GIVEN INSTRUCTION » Reproduce word for word the stretch of the records running from the line that contains "From closest to" through the end of the records, including both ends.

THE INPUT »
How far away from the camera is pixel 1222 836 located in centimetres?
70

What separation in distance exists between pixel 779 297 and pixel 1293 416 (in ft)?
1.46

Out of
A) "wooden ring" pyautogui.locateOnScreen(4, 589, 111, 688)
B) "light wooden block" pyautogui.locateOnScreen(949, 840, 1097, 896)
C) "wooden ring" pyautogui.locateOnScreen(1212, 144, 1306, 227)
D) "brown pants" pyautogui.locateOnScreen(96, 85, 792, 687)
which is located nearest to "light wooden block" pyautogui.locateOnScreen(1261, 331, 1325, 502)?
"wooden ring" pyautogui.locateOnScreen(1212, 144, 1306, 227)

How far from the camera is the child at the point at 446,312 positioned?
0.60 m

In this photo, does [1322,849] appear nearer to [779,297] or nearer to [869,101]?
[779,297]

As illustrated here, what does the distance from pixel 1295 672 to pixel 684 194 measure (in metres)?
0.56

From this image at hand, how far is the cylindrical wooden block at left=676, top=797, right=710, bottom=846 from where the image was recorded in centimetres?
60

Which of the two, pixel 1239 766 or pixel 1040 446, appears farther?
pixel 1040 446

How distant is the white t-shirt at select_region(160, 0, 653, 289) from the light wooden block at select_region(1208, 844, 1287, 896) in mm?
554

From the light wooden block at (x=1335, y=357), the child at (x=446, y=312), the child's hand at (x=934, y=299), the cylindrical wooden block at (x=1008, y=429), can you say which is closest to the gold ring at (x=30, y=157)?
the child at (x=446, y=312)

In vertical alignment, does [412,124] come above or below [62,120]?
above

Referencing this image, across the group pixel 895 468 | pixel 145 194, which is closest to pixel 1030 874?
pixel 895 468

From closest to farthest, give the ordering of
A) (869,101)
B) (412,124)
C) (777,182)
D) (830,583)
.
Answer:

WRITTEN RESPONSE »
From closest to farthest, give the ordering of
A) (869,101)
B) (412,124)
C) (777,182)
D) (830,583)
.
Answer:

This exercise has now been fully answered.